(Collected data)
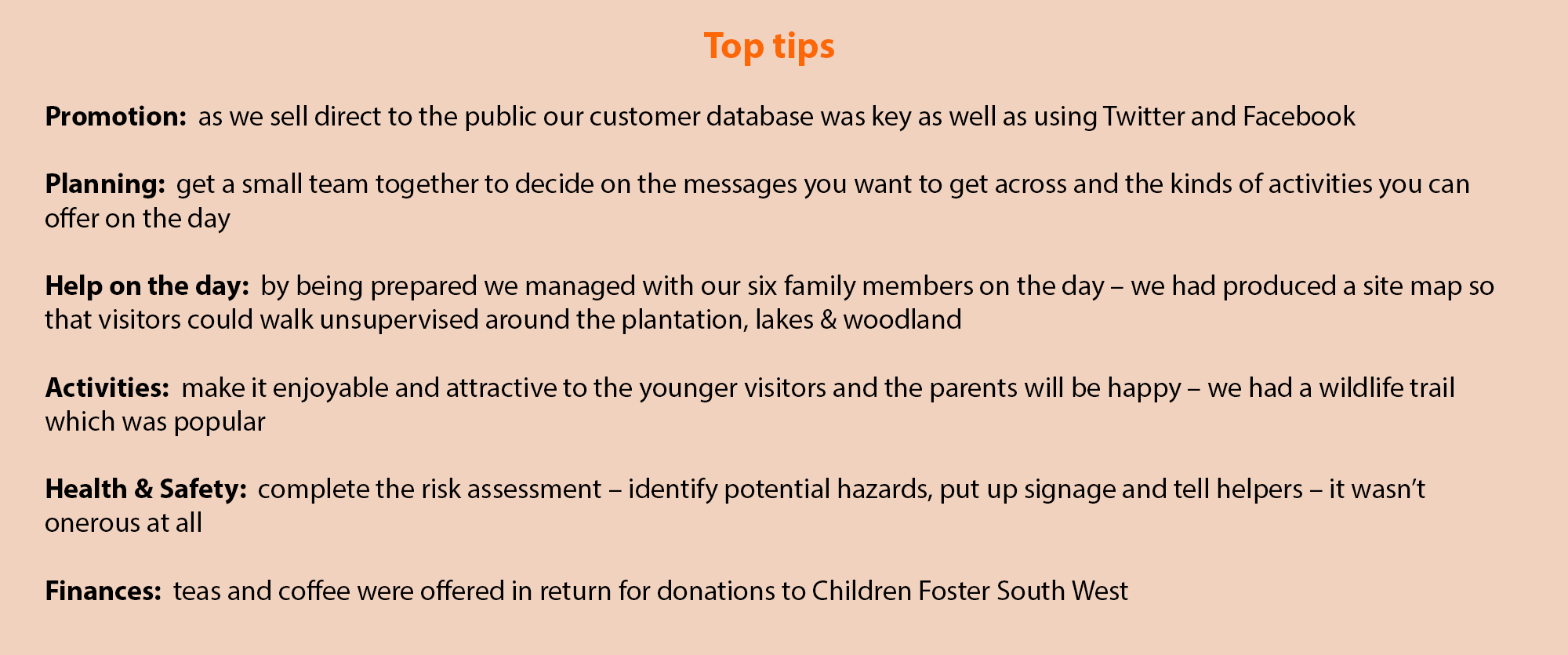 Top tips

Promotion: as we sell direct to the public our customer database was key as well as using Twitter and Facebook

Planning: get a small team together to decide on the messages you want to get across and the kinds of activities you can offer on the day

Help on the day: by being prepared we managed with our six family members on the day – we had produced a site map so that visitors could walk unsupervised around the plantation, lakes & woodland

Activities: make it enjoyable and attractive to the younger visitors and the parents will be happy – we had a wildlife trail which was popular

Health & Safety: complete the risk assessment – identify potential hazards, put up signage and tell helpers – it wasn't onerous at all

Finances: teas and coffee were offered in return for donations to Children Foster South West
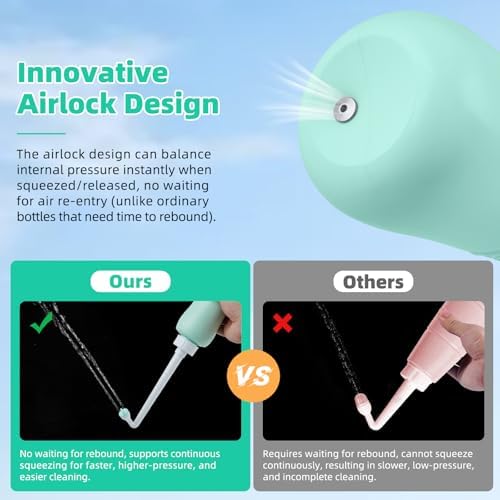 Innovative Airlock Design

The airlock design can balance internal pressure instantly when squeezed/released, no waiting for air re-entry (unlike ordinary bottles that need time to rebound).

Ours

No waiting for rebound, supports continuous squeezing for faster, higher-pressure, and easier cleaning.

VS

Others

Requires waiting for rebound, cannot squeeze continuously, resulting in slower, low-pressure, and incomplete cleaning.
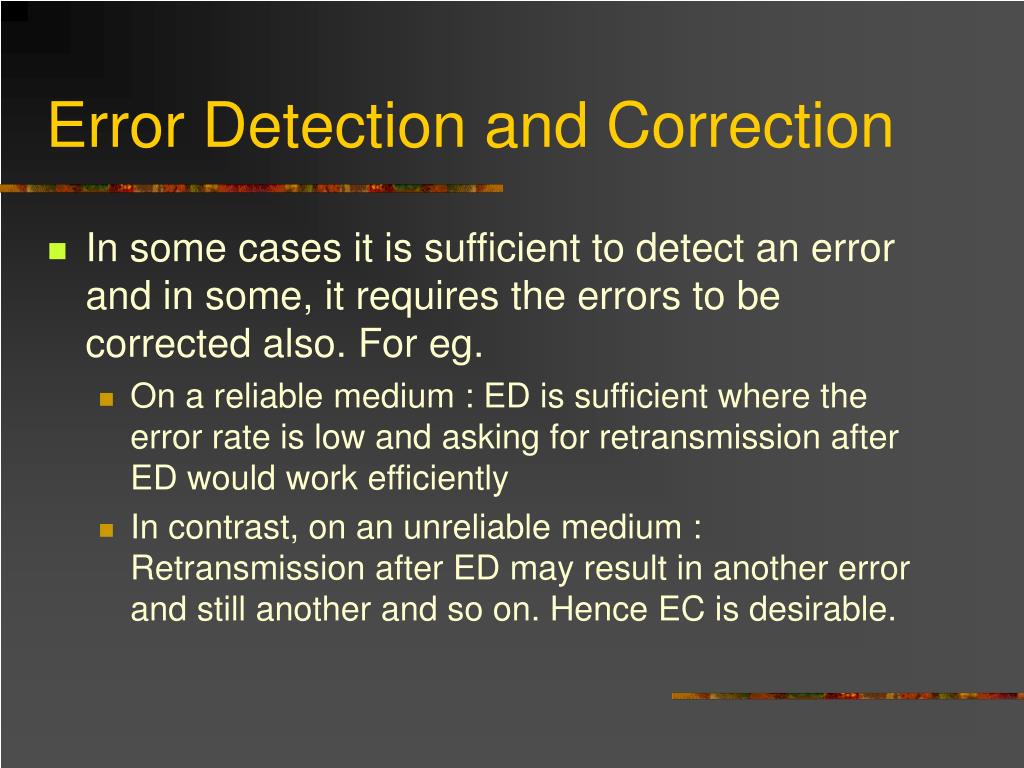 Error Detection and Correction

In some cases it is sufficient to detect an error and in some, it requires the errors to be corrected also. For eg.

On a reliable medium : ED is sufficient where the error rate is low and asking for retransmission after ED would work efficiently

In contrast, on an unreliable medium : Retransmission after ED may result in another error and still another and so on. Hence EC is desirable.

- [TASK INSTRUCTIONS]
Once the pictures are removed, print all the remaining data exactly as it stands.

- [SOLUTION]
 Top tips

Promotion: as we sell direct to the public our customer database was key as well as using Twitter and Facebook

Planning: get a small team together to decide on the messages you want to get across and the kinds of activities you can offer on the day

Help on the day: by being prepared we managed with our six family members on the day – we had produced a site map so that visitors could walk unsupervised around the plantation, lakes & woodland

Activities: make it enjoyable and attractive to the younger visitors and the parents will be happy – we had a wildlife trail which was popular

Health & Safety: complete the risk assessment – identify potential hazards, put up signage and tell helpers – it wasn't onerous at all

Finances: teas and coffee were offered in return for donations to Children Foster South West
 Innovative Airlock Design

The airlock design can balance internal pressure instantly when squeezed/released, no waiting for air re-entry (unlike ordinary bottles that need time to rebound).

Ours

No waiting for rebound, supports continuous squeezing for faster, higher-pressure, and easier cleaning.

VS

Others

Requires waiting for rebound, cannot squeeze continuously, resulting in slower, low-pressure, and incomplete cleaning.
 Error Detection and Correction

In some cases it is sufficient to detect an error and in some, it requires the errors to be corrected also. For eg.

On a reliable medium : ED is sufficient where the error rate is low and asking for retransmission after ED would work efficiently

In contrast, on an unreliable medium : Retransmission after ED may result in another error and still another and so on. Hence EC is desirable.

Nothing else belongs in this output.